Texte proposé:
--*--
Nous n’avons jamais promis le métro ou le tramway pour 2010 ! Nous avons promis d’engager sérieusement les études, les réflexions sur le sujet parce que ce ne sont pas des projets que l’on peut mener à bien dans quelques mois, voire quelques années. Cependant, il faut dire que nous avons franchi bon nombre d’étapes dans ce domaine.  L’étude préliminaire et essentielle, à savoir le Plan de déplacement urbain, a été bouclée. C’est la première étape pour construire un système de mobilité et de transport dans une ville. C’est à partir de ce plan que nous avons identifié les options de mise en place d’un système urbain de transport et qui ont été annoncées d’ailleurs il y a quelques mois. La deuxième étude que nous sommes en train de réaliser concerne l’avant-projet de la réalisation d’une section des 20 premiers kilomètres de ce projet comptant au total 70 kilomètres.

Qu’en est-il de l’état actuel du transport public à Casablanca, un autre sujet à polémique ?
Pour les bus, là aussi nous avons franchi un certain nombre d’étapes. Il s’agissait de trouver une solution à une institution qui dépendait de la ville. Avec la RATC (Régie autonome du transport de Casablanca), qui était un fardeau sur le dos de la ville, nous nous sommes retrouvés avec 2.000 employés sans travail et qu’il fallait payer à la fin de chaque mois en plus d’un parc opérationnel d’une trentaine de bus à peine.
La situation devenait intenable. Nous avons donc commencé par assainir la RATC en signant une convention avec l’Etat pour le règlement des passifs de cette société, négocier un contrat de gestion déléguée avec un opérateur crédible et surtout réussir à intégrer ces 2.000 personnes dans le cadre de ce contrat. Et nous n’avons pas fait table rase du passif social comme c’était le cas pour d’autres villes du pays.
Actuellement, en plus de M’dina Bus, nous avons un certain nombre de concessionnaires qui exercent les mêmes activités en fonction de contrats signés depuis des années. Aujourd’hui, il faut harmoniser le transport et amener ces concessionnaires à respecter les termes des conventions. Là, on constate que le système connaît des anarchies et des dysfonctionnements au point où personne ne respecte plus ses engagements. Maintenant,  nous devons travailler avec ces opérateurs pour les amener à rationaliser le transport en commun par bus à Casablanca. Chose que nous avons d’ailleurs initiée avec eux.

Qu’est-ce que cela fait d’être le maire de la plus grande ville du Maroc, d’être issu d’un parti de l’opposition et avoir contre soi les partis de la majorité gouvernementale ?
--*--
Consigne A:
D'après le texte proposé sur les transports à Casablanca, combien d'employés sans travail la ville devait-elle payer chaque mois avec la RATC ?
Consigne B:
Recopiez tout le passage du texte proposé, depuis « Qu’en est-il de » jusqu'à « bus à peine. ».

Données fournies:
--*--
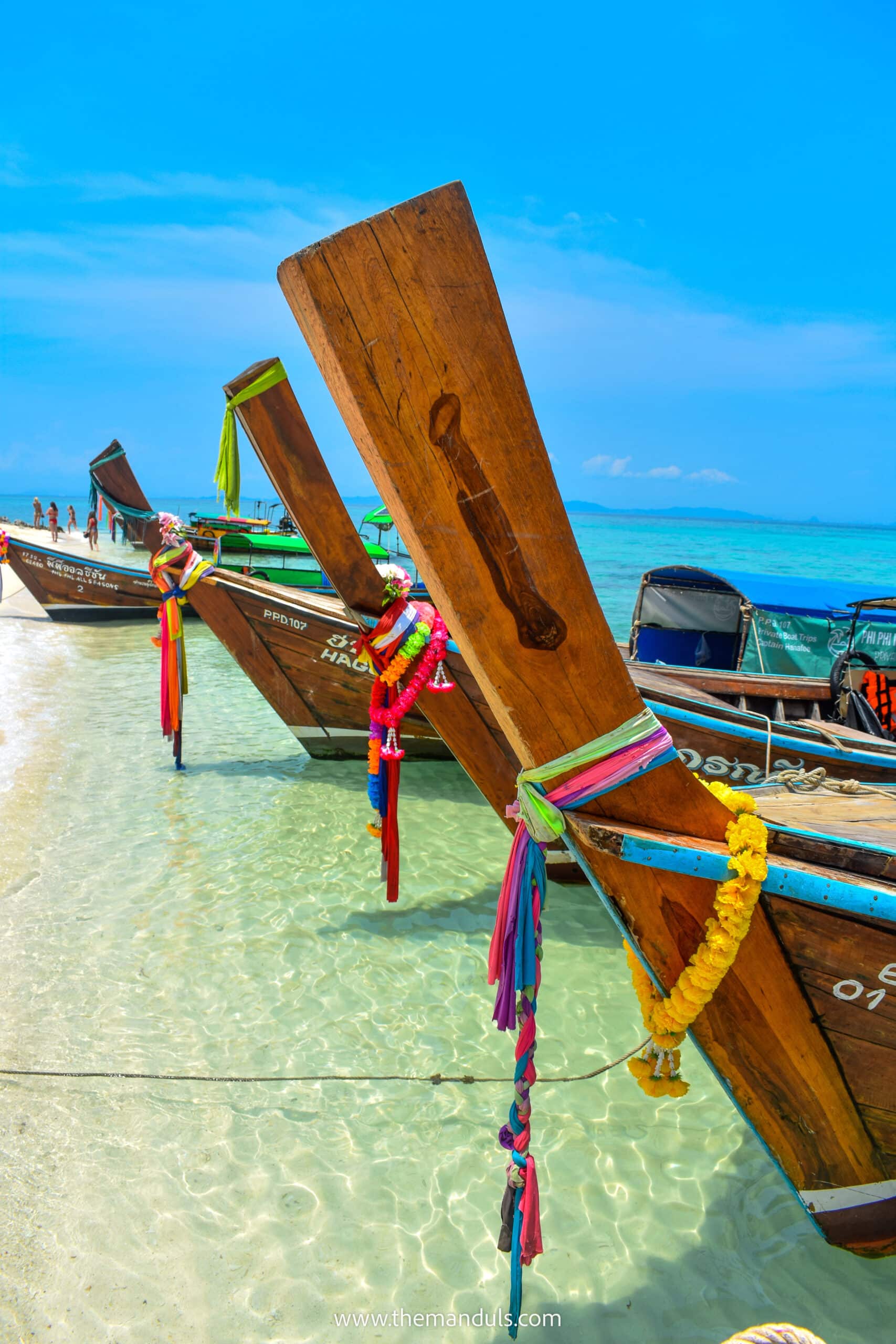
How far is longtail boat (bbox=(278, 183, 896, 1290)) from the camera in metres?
1.42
--*--
Réponse rédigée A:
2.000 employés.

Réponse rédigée B:
Qu’en est-il de l’état actuel du transport public à Casablanca, un autre sujet à polémique ?
Pour les bus, là aussi nous avons franchi un certain nombre d’étapes. Il s’agissait de trouver une solution à une institution qui dépendait de la ville. Avec la RATC (Régie autonome du transport de Casablanca), qui était un fardeau sur le dos de la ville, nous nous sommes retrouvés avec 2.000 employés sans travail et qu’il fallait payer à la fin de chaque mois en plus d’un parc opérationnel d’une trentaine de bus à peine.